Metaxy + Dagster-Slurm for Efficient Multimodal Pipelines

Feb 22, 2026·
Dr. Georg Heiler
Dr. Georg Heiler
Daniel Gafni
Daniel Gafni
Hernan Picatto
Hernan Picatto
· 5 min read
blog

At ASCII (Supply Chain Intelligence Institute Austria), we process large-scale web crawls and extract structured knowledge from messy data. For us, fast iteration is essential: researchers need to test and compare extraction approaches quickly.

We had been using Spark, but it became a bottleneck for fast experimentation because of:

  • its complexity
  • a processing model that is not well aligned with AI workloads
  • missing sample-level versioning and field-level change semantics

Metaxy connects orchestrators such as Dagster (table/asset-level control) with low-level engines such as Ray, so we process exactly the samples that need work at each step, and no more.

This led us to build a new stack around:

  • Metaxy for sample-level and field-level incremental versioning
  • Ray for easy scalability

For a research institute, cloud GPU compute is often expensive. Luckily, we also have access to fairly affordable EU-sovereign HPC AI systems such as MUSICA. We built dagster-slurm to get a clean control plane and observability across local, cloud, and Slurm execution.

Introducing Metaxy

Why Metaxy (visual intuition)

In multimodal pipelines, one upstream change should only affect the downstream fields that actually depend on that change. Imagine a pipeline that branches after a video-processing step:

Pipeline branches where naive recomputation is wasteful

Consider a simple change: a new crop resolution in one video stage. After a fan-out, multiple downstream branches depend on that object’s lineage.

Topology matters for lineage.

Some branches depend on frames, others only on audio-derived artifacts.

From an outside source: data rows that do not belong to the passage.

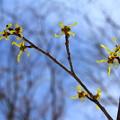 写真: 春を告げる、小さな花
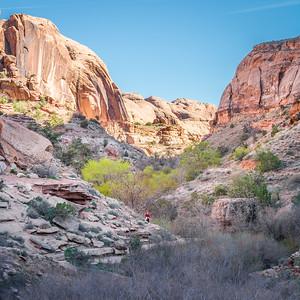 Negro Bill Canyon-3971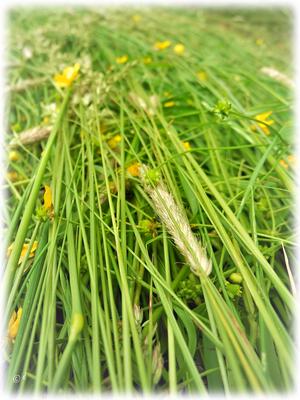 Wenn das Gras abgemäht ist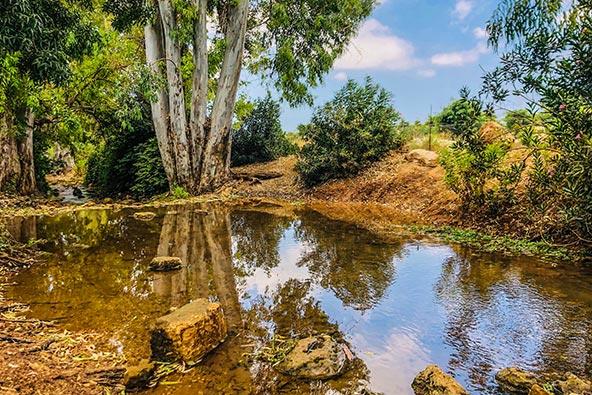 עין געתון, פינת חמד מקסימה מוקפת עצים | הצילום באדיבות מלונות מטיילים
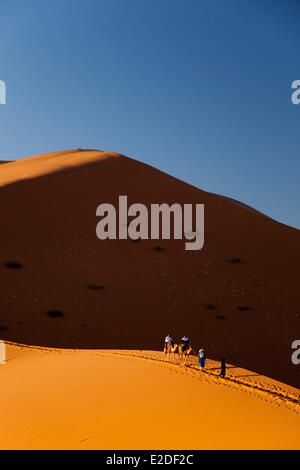 Morocco, Tafilalet region, Merzouga, erg Chebbi desert, camel trek on sand dunes - Stock Photo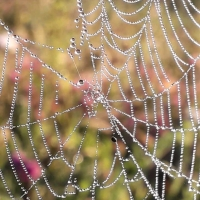 Misty Dawn and Sunlit Cobwebs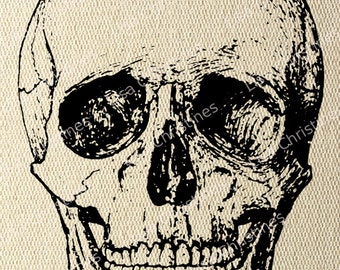 Digital Transfer Image, Antique Skull, Halloween Illustration, Instant Download for Paper crafts, Iron on Transfer, Pillows, Fabric, etc 284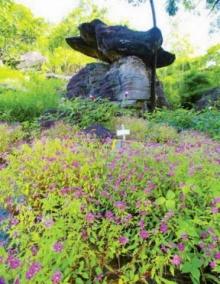 เทศกาลชมดอกไม้บานบนลานหิน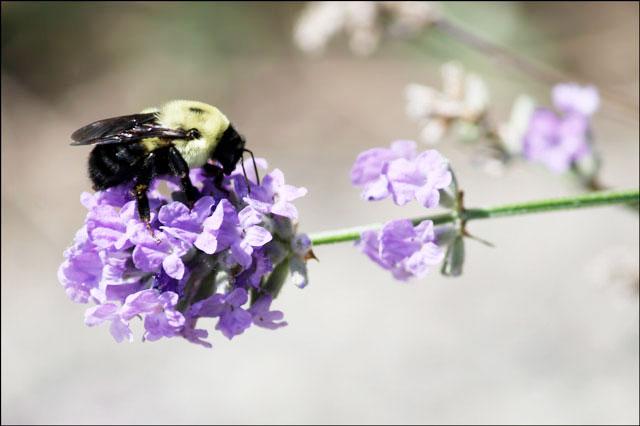 bee-on-lavender-4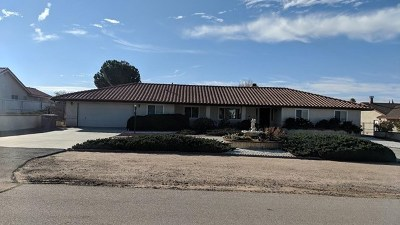 Hesperia Single Family Home For Sale: 7744 Paisley Avenue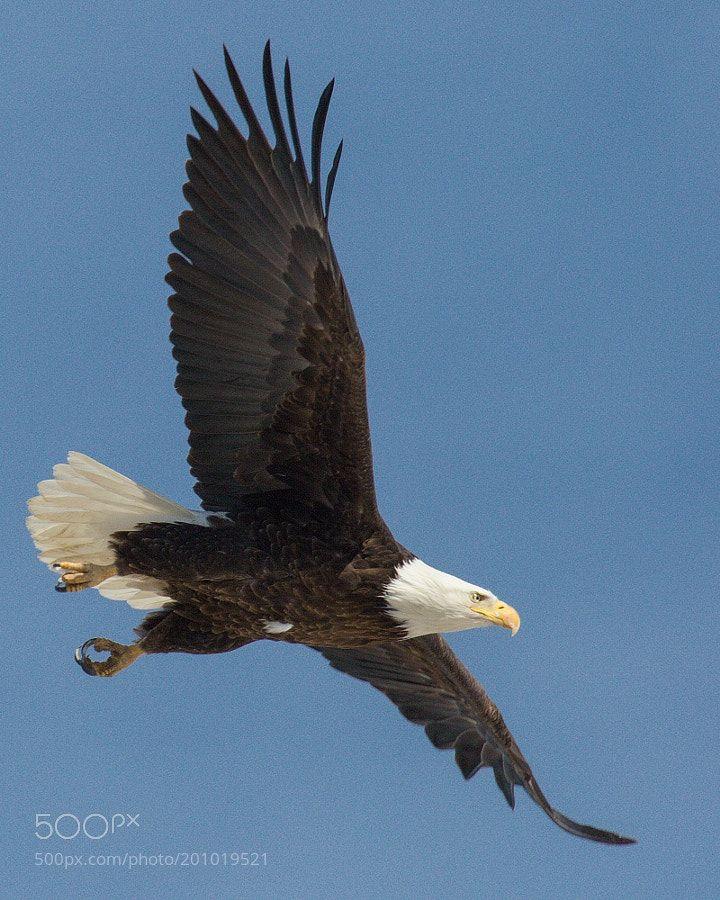 Female bald eagle taking off - Seq 2 by steve-lange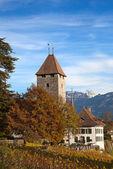 Castillo de spiez — Foto de Stock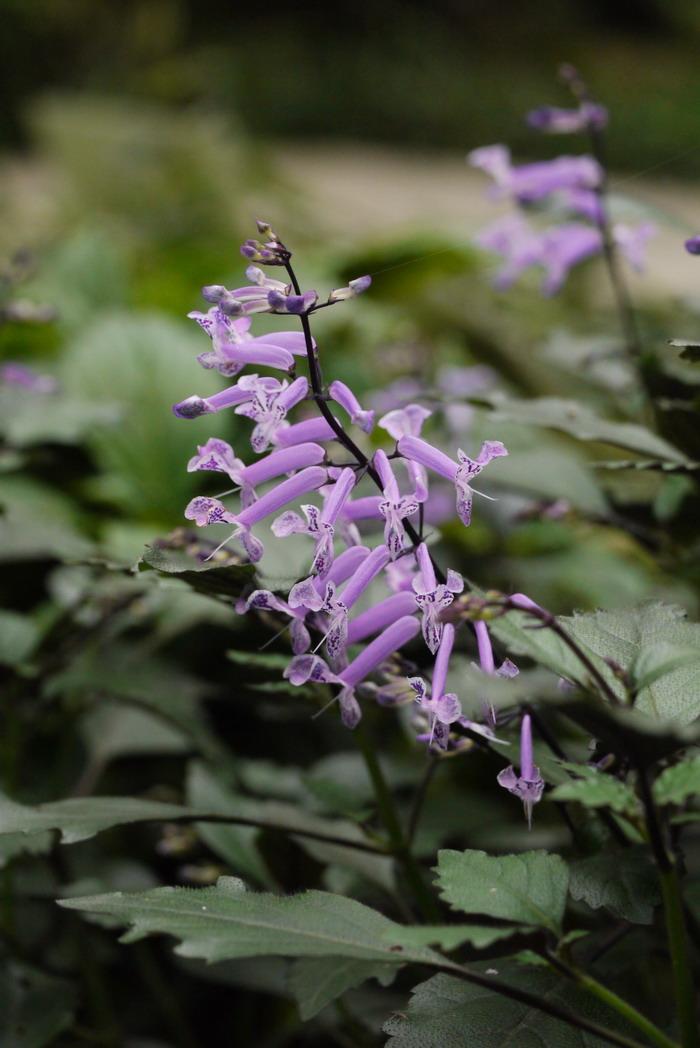 特丽莎香茶菜Rabdosia 'Mona Lavender'_花卉图片网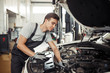 At work: a car mechanic is looking for bugs in an engine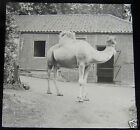 Glass Magic lantern Slide WHIPSNADE ZOO THE CAMEL 1930'S BEDFORDSHIRE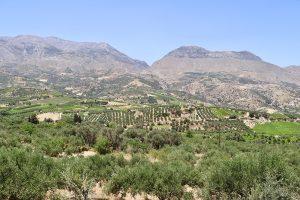 das Mount Ida Massiv mit dem Taleinschnitt von Krousonas
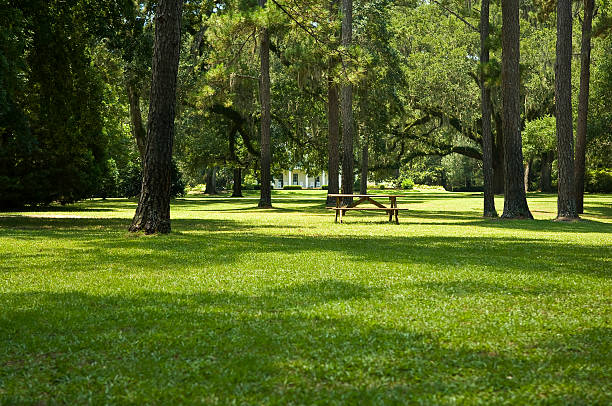 Green Grass Lawn with Picnic Table and Trees stock photo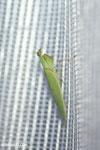 Green mantid [madagascar_masoala_0975]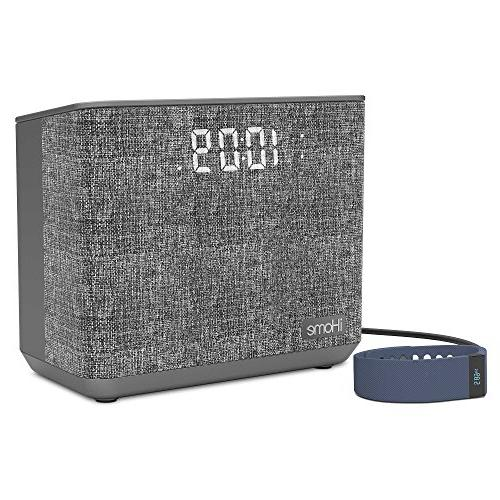 iHome Alarm FM with Charging -Gray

Without field-aware versioning, the orchestration layer often marks the whole downstream region as stale. That triggers expensive recomputation for branches that are technically unaffected by the change, including model inference and embedding jobs that do not consume the updated field at all. The challenge is therefore not only graph topology; it is field-level dependency tracking within each sample.

Field-aware dependency and provenance view

Metaxy addresses this by tracking provenance per sample and per field, then resolving incremental sets (new, stale, orphaned) with field-level lineage instead of coarse asset-level invalidation.

Partial data dependencies

Feature anatomy and version-aware updates

Consider three Metaxy features (data produced at each step): video/full, transcript/whisper, and video/face_crop.

Field-aware dependency and provenance view

Dependencies are field-level, not only feature-level. Each field version is computed from the upstream fields it depends on, and field versions are then combined into a feature version.

Example: transcript/whisper.text depends on the audio field of video/full. If video/full is resized or recropped (frame-side change), transcript/whisper does not need recomputation.

Metaxy detects these irrelevant updates by storing separate data versions per field, per sample, per feature, and only recomputes downstream fields affected by upstream changes.

Incremental computations

The core operation is resolve_update. For a downstream feature, Metaxy computes the expected provenance and compares it with current state, returning exactly what changed.

with store:  # MetadataStore
    # Metaxy computes provenance_by_field and identifies changes
    increment = store.resolve_update(DownstreamFeature)

    # Process only the changed samples

In practice, pipeline code only needs to handle increment.new, increment.stale, and increment.orphaned, instead of reprocessing full datasets.

Composability

Metaxy is designed to stay composable with existing infrastructure choices. Dagster provides orchestration and observability, while engines such as Ray handle scale-out execution. This separation keeps control-plane logic stable while compute backends remain flexible across local, cloud, and HPC environments. Currently ClickHouse, BigQuery, DuckDB, Lance, DuckLake, and Delta Lake are supported as backends for Metaxy.

Use Case: RAG

Why Docling for RAG preprocessing?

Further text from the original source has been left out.